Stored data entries
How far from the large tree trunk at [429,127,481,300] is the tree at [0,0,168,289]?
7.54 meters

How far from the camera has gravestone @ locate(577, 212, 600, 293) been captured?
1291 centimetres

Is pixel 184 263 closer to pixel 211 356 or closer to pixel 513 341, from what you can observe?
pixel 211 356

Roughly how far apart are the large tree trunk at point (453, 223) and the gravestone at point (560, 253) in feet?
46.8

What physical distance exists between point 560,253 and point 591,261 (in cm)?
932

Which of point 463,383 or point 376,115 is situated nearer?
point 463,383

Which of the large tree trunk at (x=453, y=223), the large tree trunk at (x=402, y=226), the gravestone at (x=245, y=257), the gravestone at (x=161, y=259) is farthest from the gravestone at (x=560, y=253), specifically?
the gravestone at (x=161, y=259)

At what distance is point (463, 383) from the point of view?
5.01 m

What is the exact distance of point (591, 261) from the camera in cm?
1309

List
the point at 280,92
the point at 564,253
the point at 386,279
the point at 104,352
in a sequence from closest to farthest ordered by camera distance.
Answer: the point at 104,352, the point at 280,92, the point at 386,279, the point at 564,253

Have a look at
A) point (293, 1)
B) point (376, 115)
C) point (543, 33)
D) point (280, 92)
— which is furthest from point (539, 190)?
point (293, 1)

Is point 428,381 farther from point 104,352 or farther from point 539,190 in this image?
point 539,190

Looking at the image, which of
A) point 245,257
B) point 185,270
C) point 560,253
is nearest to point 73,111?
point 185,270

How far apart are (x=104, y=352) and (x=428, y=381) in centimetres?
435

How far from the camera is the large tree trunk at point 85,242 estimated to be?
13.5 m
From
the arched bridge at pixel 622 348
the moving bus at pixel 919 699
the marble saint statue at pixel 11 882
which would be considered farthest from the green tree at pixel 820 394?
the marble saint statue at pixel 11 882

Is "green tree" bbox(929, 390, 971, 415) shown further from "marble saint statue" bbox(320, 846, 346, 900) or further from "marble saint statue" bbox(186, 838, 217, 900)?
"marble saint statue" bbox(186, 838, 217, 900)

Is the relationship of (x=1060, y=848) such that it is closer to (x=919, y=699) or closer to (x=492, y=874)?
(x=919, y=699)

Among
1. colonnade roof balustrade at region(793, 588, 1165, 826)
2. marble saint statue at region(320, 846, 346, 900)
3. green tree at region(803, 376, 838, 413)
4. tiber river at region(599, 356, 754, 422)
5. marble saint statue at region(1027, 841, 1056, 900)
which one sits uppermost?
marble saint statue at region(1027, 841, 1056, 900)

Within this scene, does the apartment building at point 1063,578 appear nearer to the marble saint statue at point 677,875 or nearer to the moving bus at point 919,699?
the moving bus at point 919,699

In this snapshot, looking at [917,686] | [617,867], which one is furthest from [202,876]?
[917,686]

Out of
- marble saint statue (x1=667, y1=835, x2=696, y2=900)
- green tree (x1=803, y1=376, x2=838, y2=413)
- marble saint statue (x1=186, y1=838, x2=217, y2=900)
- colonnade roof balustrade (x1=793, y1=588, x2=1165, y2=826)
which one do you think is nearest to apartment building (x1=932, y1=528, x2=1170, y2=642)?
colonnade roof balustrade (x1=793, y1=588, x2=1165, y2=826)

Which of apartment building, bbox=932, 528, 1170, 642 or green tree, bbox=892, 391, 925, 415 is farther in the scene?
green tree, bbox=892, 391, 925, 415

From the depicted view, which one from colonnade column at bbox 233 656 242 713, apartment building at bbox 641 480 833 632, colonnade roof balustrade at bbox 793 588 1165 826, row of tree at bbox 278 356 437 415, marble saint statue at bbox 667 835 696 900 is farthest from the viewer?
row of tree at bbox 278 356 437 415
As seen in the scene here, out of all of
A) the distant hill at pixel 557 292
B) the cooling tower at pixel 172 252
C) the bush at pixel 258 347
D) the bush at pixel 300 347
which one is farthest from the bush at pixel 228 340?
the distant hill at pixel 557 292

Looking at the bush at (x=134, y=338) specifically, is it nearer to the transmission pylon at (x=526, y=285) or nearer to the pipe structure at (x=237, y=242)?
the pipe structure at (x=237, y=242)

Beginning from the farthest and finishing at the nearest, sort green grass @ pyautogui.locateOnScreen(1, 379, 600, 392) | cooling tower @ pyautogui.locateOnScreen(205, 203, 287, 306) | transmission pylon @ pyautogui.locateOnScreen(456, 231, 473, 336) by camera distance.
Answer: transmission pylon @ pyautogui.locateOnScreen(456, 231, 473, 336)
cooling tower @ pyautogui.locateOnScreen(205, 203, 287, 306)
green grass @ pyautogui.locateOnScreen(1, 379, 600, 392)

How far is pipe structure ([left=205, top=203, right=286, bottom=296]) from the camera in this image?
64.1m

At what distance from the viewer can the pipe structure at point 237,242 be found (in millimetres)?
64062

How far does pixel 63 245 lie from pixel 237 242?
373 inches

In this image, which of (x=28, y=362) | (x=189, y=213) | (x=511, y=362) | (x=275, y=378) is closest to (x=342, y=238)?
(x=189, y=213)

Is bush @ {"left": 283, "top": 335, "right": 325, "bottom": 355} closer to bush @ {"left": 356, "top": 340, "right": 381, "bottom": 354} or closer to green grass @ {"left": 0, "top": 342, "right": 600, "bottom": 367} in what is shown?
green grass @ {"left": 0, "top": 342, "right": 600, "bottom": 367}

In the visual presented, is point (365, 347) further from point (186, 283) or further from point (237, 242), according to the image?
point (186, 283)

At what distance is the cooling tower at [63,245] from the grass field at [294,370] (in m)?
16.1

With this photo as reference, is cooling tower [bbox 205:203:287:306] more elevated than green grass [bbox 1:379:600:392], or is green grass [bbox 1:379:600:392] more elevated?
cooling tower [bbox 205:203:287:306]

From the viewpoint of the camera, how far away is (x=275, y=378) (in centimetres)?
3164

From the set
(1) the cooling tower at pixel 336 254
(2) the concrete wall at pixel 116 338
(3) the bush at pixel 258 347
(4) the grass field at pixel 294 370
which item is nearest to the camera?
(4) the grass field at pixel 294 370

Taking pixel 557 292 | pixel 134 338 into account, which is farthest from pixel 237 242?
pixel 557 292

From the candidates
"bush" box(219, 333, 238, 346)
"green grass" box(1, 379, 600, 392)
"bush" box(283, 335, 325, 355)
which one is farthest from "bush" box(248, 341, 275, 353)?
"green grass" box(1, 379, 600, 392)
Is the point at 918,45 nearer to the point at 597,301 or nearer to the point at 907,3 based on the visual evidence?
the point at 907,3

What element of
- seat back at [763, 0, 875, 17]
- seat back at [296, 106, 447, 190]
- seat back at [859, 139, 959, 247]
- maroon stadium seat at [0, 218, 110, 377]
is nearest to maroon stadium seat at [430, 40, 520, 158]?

TASK:
Rewrite all of the material above as a numbered list, one entry per line, and leave out the blank lines.

CORRECT ANSWER:
1. How far from the large tree trunk at [429,127,481,300] is the tree at [0,0,168,289]?
2. 7.54 meters
3. How far from the camera has gravestone @ locate(577, 212, 600, 293) been captured?
4. 1291 centimetres
5. Is pixel 184 263 closer to pixel 211 356 or closer to pixel 513 341, from what you can observe?
6. pixel 211 356
7. Roughly how far apart are the large tree trunk at point (453, 223) and the gravestone at point (560, 253) in feet?
8. 46.8
9. What physical distance exists between point 560,253 and point 591,261 (in cm)?
10. 932
11. Which of point 463,383 or point 376,115 is situated nearer?
12. point 463,383
13. Which of the large tree trunk at (x=453, y=223), the large tree trunk at (x=402, y=226), the gravestone at (x=245, y=257), the gravestone at (x=161, y=259) is farthest from the gravestone at (x=560, y=253), specifically?
14. the gravestone at (x=161, y=259)
15. At what distance is point (463, 383) from the point of view?
16. 5.01 m
17. What is the exact distance of point (591, 261) from the camera in cm?
18. 1309
19. List
20. the point at 280,92
21. the point at 564,253
22. the point at 386,279
23. the point at 104,352
24. in a sequence from closest to farthest ordered by camera distance.
25. Answer: the point at 104,352, the point at 280,92, the point at 386,279, the point at 564,253
26. Have a look at
27. A) point (293, 1)
28. B) point (376, 115)
29. C) point (543, 33)
30. D) point (280, 92)
31. — which is furthest from point (539, 190)?
32. point (293, 1)
33. Is point 428,381 farther from point 104,352 or farther from point 539,190 in this image?
34. point 539,190
35. Looking at the image, which of
36. A) point 245,257
37. B) point 185,270
38. C) point 560,253
39. is nearest to point 73,111?
40. point 185,270
41. How far apart are (x=104, y=352) and (x=428, y=381) in centimetres?
42. 435
43. How far from the camera is the large tree trunk at point 85,242 estimated to be?
44. 13.5 m
45. From
46. the arched bridge at pixel 622 348
47. the moving bus at pixel 919 699
48. the marble saint statue at pixel 11 882
49. which would be considered farthest from the green tree at pixel 820 394?
50. the marble saint statue at pixel 11 882
51. Is "green tree" bbox(929, 390, 971, 415) shown further from "marble saint statue" bbox(320, 846, 346, 900) or further from "marble saint statue" bbox(186, 838, 217, 900)?
52. "marble saint statue" bbox(186, 838, 217, 900)
53. Is the relationship of (x=1060, y=848) such that it is closer to (x=919, y=699) or closer to (x=492, y=874)?
54. (x=919, y=699)
55. Among
56. 1. colonnade roof balustrade at region(793, 588, 1165, 826)
57. 2. marble saint statue at region(320, 846, 346, 900)
58. 3. green tree at region(803, 376, 838, 413)
59. 4. tiber river at region(599, 356, 754, 422)
60. 5. marble saint statue at region(1027, 841, 1056, 900)
61. which one sits uppermost?
62. marble saint statue at region(1027, 841, 1056, 900)
63. Within this scene, does the apartment building at point 1063,578 appear nearer to the marble saint statue at point 677,875 or nearer to the moving bus at point 919,699?
64. the moving bus at point 919,699
65. In this snapshot, looking at [917,686] | [617,867], which one is furthest from [202,876]?
66. [917,686]
67. Out of
68. - marble saint statue (x1=667, y1=835, x2=696, y2=900)
69. - green tree (x1=803, y1=376, x2=838, y2=413)
70. - marble saint statue (x1=186, y1=838, x2=217, y2=900)
71. - colonnade roof balustrade (x1=793, y1=588, x2=1165, y2=826)
72. which one do you think is nearest to apartment building (x1=932, y1=528, x2=1170, y2=642)?
73. colonnade roof balustrade (x1=793, y1=588, x2=1165, y2=826)
74. Which of apartment building, bbox=932, 528, 1170, 642 or green tree, bbox=892, 391, 925, 415 is farther in the scene?
75. green tree, bbox=892, 391, 925, 415
76. From the depicted view, which one from colonnade column at bbox 233 656 242 713, apartment building at bbox 641 480 833 632, colonnade roof balustrade at bbox 793 588 1165 826, row of tree at bbox 278 356 437 415, marble saint statue at bbox 667 835 696 900 is farthest from the viewer?
77. row of tree at bbox 278 356 437 415
78. As seen in the scene here, out of all of
79. A) the distant hill at pixel 557 292
80. B) the cooling tower at pixel 172 252
81. C) the bush at pixel 258 347
82. D) the bush at pixel 300 347
83. which one is farthest from the bush at pixel 228 340?
84. the distant hill at pixel 557 292
85. Looking at the bush at (x=134, y=338) specifically, is it nearer to the transmission pylon at (x=526, y=285) or nearer to the pipe structure at (x=237, y=242)?
86. the pipe structure at (x=237, y=242)
87. Beginning from the farthest and finishing at the nearest, sort green grass @ pyautogui.locateOnScreen(1, 379, 600, 392) | cooling tower @ pyautogui.locateOnScreen(205, 203, 287, 306) | transmission pylon @ pyautogui.locateOnScreen(456, 231, 473, 336) by camera distance.
88. Answer: transmission pylon @ pyautogui.locateOnScreen(456, 231, 473, 336)
89. cooling tower @ pyautogui.locateOnScreen(205, 203, 287, 306)
90. green grass @ pyautogui.locateOnScreen(1, 379, 600, 392)
91. How far is pipe structure ([left=205, top=203, right=286, bottom=296]) from the camera in this image?
92. 64.1m
93. At what distance from the viewer can the pipe structure at point 237,242 be found (in millimetres)?
94. 64062
95. How far does pixel 63 245 lie from pixel 237 242?
96. 373 inches
97. In this image, which of (x=28, y=362) | (x=189, y=213) | (x=511, y=362) | (x=275, y=378) is closest to (x=342, y=238)?
98. (x=189, y=213)
99. Is bush @ {"left": 283, "top": 335, "right": 325, "bottom": 355} closer to bush @ {"left": 356, "top": 340, "right": 381, "bottom": 354} or closer to green grass @ {"left": 0, "top": 342, "right": 600, "bottom": 367} in what is shown?
100. green grass @ {"left": 0, "top": 342, "right": 600, "bottom": 367}
101. In the visual presented, is point (365, 347) further from point (186, 283) or further from point (237, 242), according to the image?
102. point (186, 283)
103. At what distance is the cooling tower at [63,245] from the grass field at [294,370] (in m)?
104. 16.1
105. With this photo as reference, is cooling tower [bbox 205:203:287:306] more elevated than green grass [bbox 1:379:600:392], or is green grass [bbox 1:379:600:392] more elevated?
106. cooling tower [bbox 205:203:287:306]
107. From the viewpoint of the camera, how far away is (x=275, y=378) (in centimetres)?
108. 3164
109. From the set
110. (1) the cooling tower at pixel 336 254
111. (2) the concrete wall at pixel 116 338
112. (3) the bush at pixel 258 347
113. (4) the grass field at pixel 294 370
114. which item is nearest to the camera?
115. (4) the grass field at pixel 294 370
116. Taking pixel 557 292 | pixel 134 338 into account, which is farthest from pixel 237 242?
117. pixel 557 292
118. From the candidates
119. "bush" box(219, 333, 238, 346)
120. "green grass" box(1, 379, 600, 392)
121. "bush" box(283, 335, 325, 355)
122. which one is farthest from "bush" box(248, 341, 275, 353)?
123. "green grass" box(1, 379, 600, 392)
124. Is the point at 918,45 nearer to the point at 597,301 or nearer to the point at 907,3 based on the visual evidence?
125. the point at 907,3
126. What element of
127. - seat back at [763, 0, 875, 17]
128. - seat back at [296, 106, 447, 190]
129. - seat back at [859, 139, 959, 247]
130. - maroon stadium seat at [0, 218, 110, 377]
131. is nearest to maroon stadium seat at [430, 40, 520, 158]?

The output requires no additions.